After several days of on-again-off-again negotiations, Qwest Communications and its largest union have reached a tentative contract agreement.
The pact struck late Tuesday includes a 7.5 percent wage increase over three years — 3 percent the first year, 2.5 the second and 2 percent the third; changes to health care to reduce overall costs for many employees; and an eight-hour cap on mandatory overtime, said Candice Johnson, spokeswoman for the Communications Workers of America.
The 25,000 workers in 13 states covered by the contract have gone two years without a raise and were increasingly concerned about having to clock more overtime. They sill must ratify the agreement.
“I’m excited. I’m relieved,” said Lori White, a customer service representative in Denver who said she had worried about a strike.
In a statement, Denver-based Qwest said the agreement “meets the future needs of the company and the union.”
“I think it’s a good agreement for both sides,” Johnson said. “I think it reflects that Qwest recognized that the union work force is value-added and a critical party in helping the company.”

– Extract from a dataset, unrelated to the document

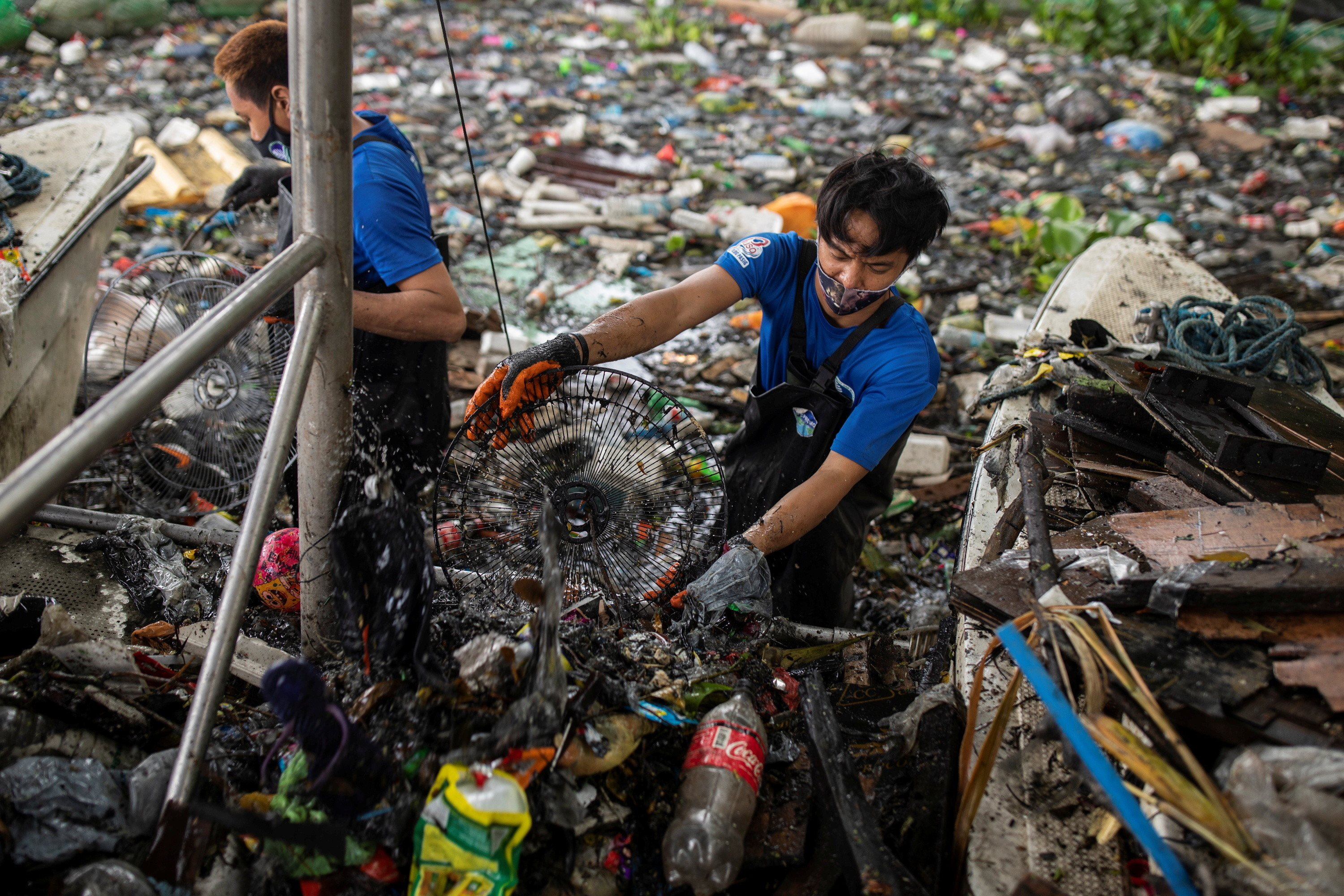 River-Warriors-trash-boat-Pasig-River-most-polluted-world-Philippines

The bargaining teams put the final touches on the pact after several days of sporadic talks that intensified after the union’s previous contract expired at midnight Saturday.
The CWA agreed to keep negotiating without a contract in hopes of avoiding a strike.
The hike in basic wages is the first since 2003, although employees received some bonus payments.
Johnson said the health care package was restructured so that employees will not have to pay a monthly premium, but there were changes in some out-of-pocket costs and a new enrollment fee for spouse and family coverage.
Retirees who left the company after 1990 will maintain health care with some changes to life insurance coverage, the district’s e-mail said. The sides agreed to a $1,500 out-of-pocket maximum amount set per individual for prescription drugs.
Dale Feller of CWA Local 7777 in Denver said he and his colleagues were reviewing the terms of the pact.
“The early indications would be it looks like a contract that recognizes the hard work of the people,” he said.
The contract covers Colorado, Washington, Oregon, Idaho, South Dakota, North Dakota, New Mexico, Arizona, Wyoming, Nebraska, Minnesota, Iowa and Utah. Qwest is negotiating separately with the International Brotherhood of Electrical Workers, which represents about 300 workers in Montana.